Amy Winehouse’s father, Mitch, has announced that work will soon start on an alternative biopic film about his daughter’s life. A collaboration with her former fiancé Reg Traviss, the film aims to broadcast a different perspective to that of Asif Kapadia’s Amy. The smash hit biopic depicted the iconic singer’s troubled life, and was released in July to rave reviews.
Amy may have pleased fans and critics alike, but, even before it was released, Amy’s father Mitch branded the film “misleading” and “tainted,” saying it contained “basic untruths”. An official statement from the Winehouse family in April claimed that, “By misunderstanding [addiction] and its treatment, the film suggests, for instance, that not enough was done for Amy, that her family and management pushed her into performing or did not do enough to help her.” Mitch later added in an interview with Newsbeat: “I was there every day, and if I wasn’t there — because I was working or I was away somewhere or she was away somewhere — she’d phone seven times a day. And there’s no sense of that in the film and that’s what’s disappointing”.
Mitch announced his intention to make a film documenting a different version of events at the end of Amy’s life from the one put across by Kapadia earlier this year. Speaking on TV program Loose Women in July, he said, “This nonsense about Amy being left on her own for the last three years of her life is incredibly insulting and it’s insulting to families who are struggling with addiction, up and down the country. She had a lovely boyfriend, she had wonderful friends, she had her PAs, they’re not in the film. They don’t have a voice… Reg did six, seven hours of interviews, not in the film. I did dozens of hours of interviews and you hear my voice three times and what I say is misrepresented.”

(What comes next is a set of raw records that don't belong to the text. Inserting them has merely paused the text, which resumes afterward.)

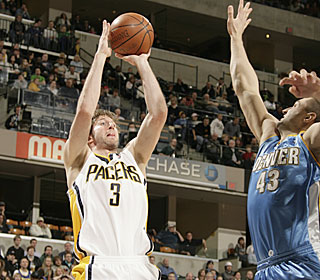 Troy Murphy shows off his outside touch during his 22-point, 18-rebound outing.  (Getty Images)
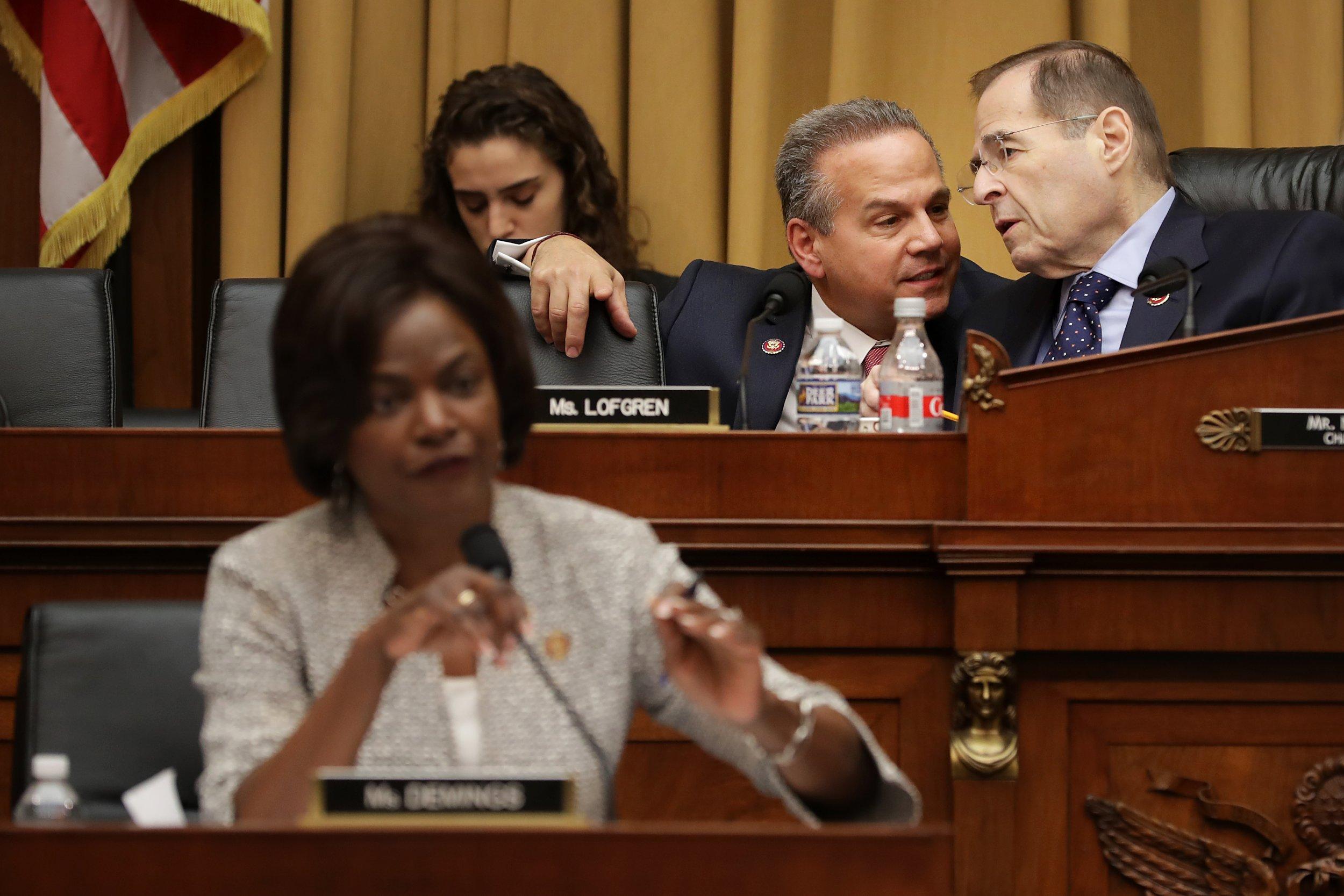 Key Democrats moving closer to impeachment, trump stonewalling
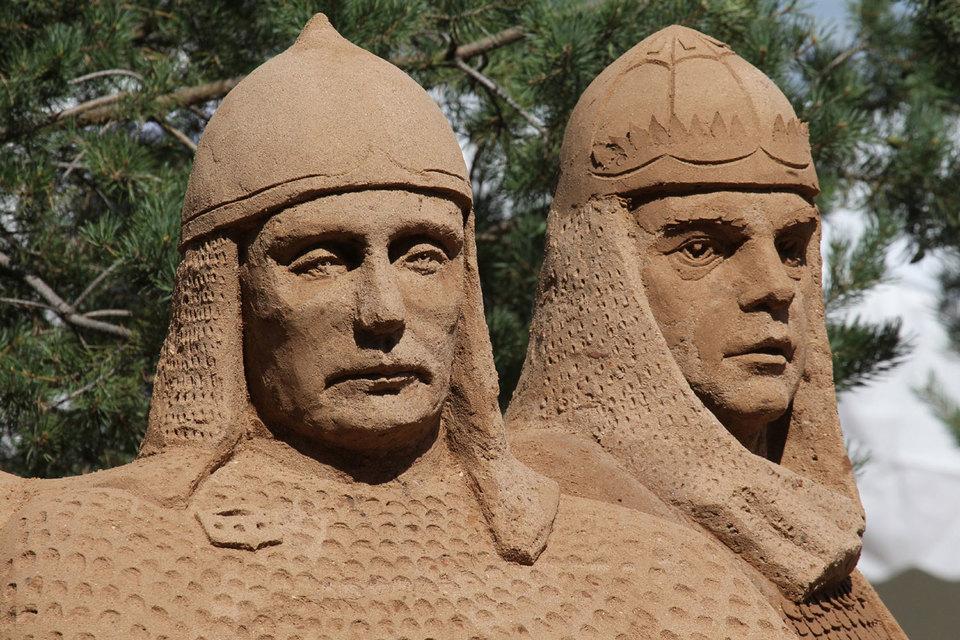 Президент Владимир Путин (его скульптура, выполненная в песке, – слева) и премьер Дмитрий Медведев (скульптура справа) вернут народу нацпроекты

This weekend, Winehouse told Bang Showbiz that work will soon start on his alternative film about Amy: “We hope to start work fairly shortly on it. But it’s going to be more than just a film,” he says, explaining that, “All of the people who weren’t in the film are hopping mad. They want their voices to be heard. We don’t want to be like Asif, we’ll let people say what they want, but we don’t want it to be negative”.
“We meet at least every month, Amy’s dearest friends, Reg and me, and we sit there, and the stories that we tell are brilliant,” he explains, adding, “People don’t realize everybody’s got 100 stories about Amy, and that’s the kind of thing that we’re going to try and do”.
Earlier this month, Mitch told the celebrity news agency that he was talking to director Phil Griffin, who directed the videos for Rehab and Back to Black, about collaborating on the film.